The bprintf command is an advanced string formatting utility. It is a semantic wrapper for printf(1). bprintf replaces argument order with named arguments and can perform arithmetic within format specifications.

A format string can contain a set of substitutions. A substitution consists of a field name and an optional format specification. The format specification determines how the field value is interpreted and displayed. A single field may be used within multiple substitutions, each with its own formatting.

The format string is reproduced on stdout after performing substitutions.

The backslash notation character escape sequences supported by printf(1) can be used. The ‘%’ character has no special meaning.

A substitution is enclosed in curly braces.

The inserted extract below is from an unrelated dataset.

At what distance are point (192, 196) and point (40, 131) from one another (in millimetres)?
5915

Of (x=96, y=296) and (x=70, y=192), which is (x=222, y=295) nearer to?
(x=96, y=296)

To print a literal opening or closing curly brace escape it with a backslash, i.e. ‘\{’ and ‘\}’ respectively.

A substitution consists of the field name and an optional format specification:


A substitution without a specification behaves like a ‘%s’ field in printf(1).

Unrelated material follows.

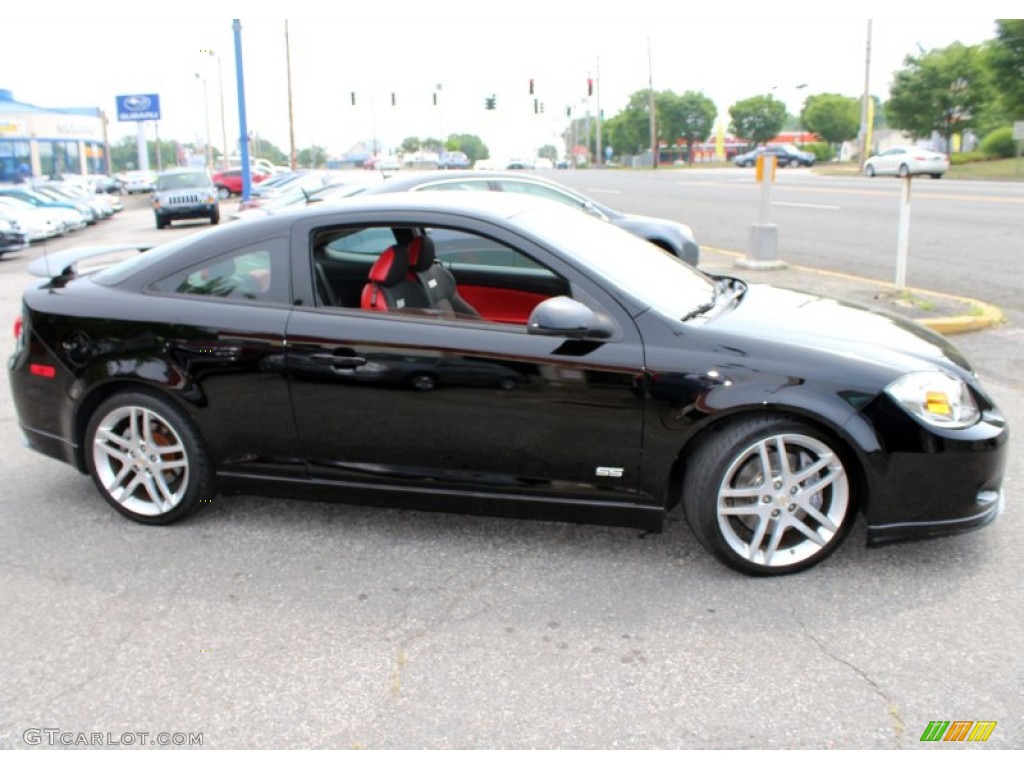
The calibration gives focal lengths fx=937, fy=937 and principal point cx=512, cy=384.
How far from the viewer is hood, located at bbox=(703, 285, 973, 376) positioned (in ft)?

The format specification consists of the same flags, Field Width, Precision and Format characters described by printf(1). If the format character is not supplied, ‘s’ is implied. An arithmetic expression can be inserted into the format by enclosing it in parenthesis.

Arithmetic expressions support the same Values, Constants and Variables as well as the same Unary, Binary and Conditional operators as described in the Arithmetic Expansion section of sh(1).

Note, this list does not include Assignment operators.

All variables referred to within an expression must have a corresponding field with an integral value assigned. Variables can be assigned values with the same syntax as constants, i.e. an optional sign followed by either a decimal value, hexadecimal value starting with ‘0x’ or an octal value starting with ‘0’.

The format string may use all and any fields supplied by the subsequent field=value arguments. Fields not occurring in the format string are discarded from the output. Values are arbitrary unless used within arithmetic expressions.

Field names must be made up of the pattern ‘[a-zA-Z][a-zA-Z0-9_]*’.

The following is a list of all anticipated exit codes:
Command completed successfully.
Interrupted by signal.
Generic application logic error.
No format string was supplied.
A substitution field has no corresponding field assignment argument.
A substitution field name is illegal.
A substitution format specification is ill-formed.
An arithmetic expression is ill-formed.
An arithmetic expression contains an assignment.
An argument uses an illegal field name.
A field value used in an arithmetic expression is not an integer.

Simple substitution:
$ bprintf 'My name is {name}.\n' name=Johnny
My name is Johnny.

Using a field multiple times:

$ bprintf '{str:.5}\n{str:.10}\n{str}\n' str=SugarHoneyMilk

Use different field types:

$ bprintf '{var:16} = {value:g} {unit}\n' var=g value=9.81 unit=mps^2
               g = 9.81 mps^2

Compute column width using arithmetic expressions:

$ bprintf '| {name:-16} | {val:(cols-36)} {unit:-12} |\n' cols=64 name=Name val=Value unit=Unit
| Name             |                        Value Unit         |
$ bprintf '| {name:-16} | {val:(cols-36).3f} {unit:-12} |\n' cols=64 name=g val=9.81 unit=mps^2
| g                |                        9.810 mps^2        |

printf(1), sh(1)

The bprintf command was added with the bsda2-0.4.0 release.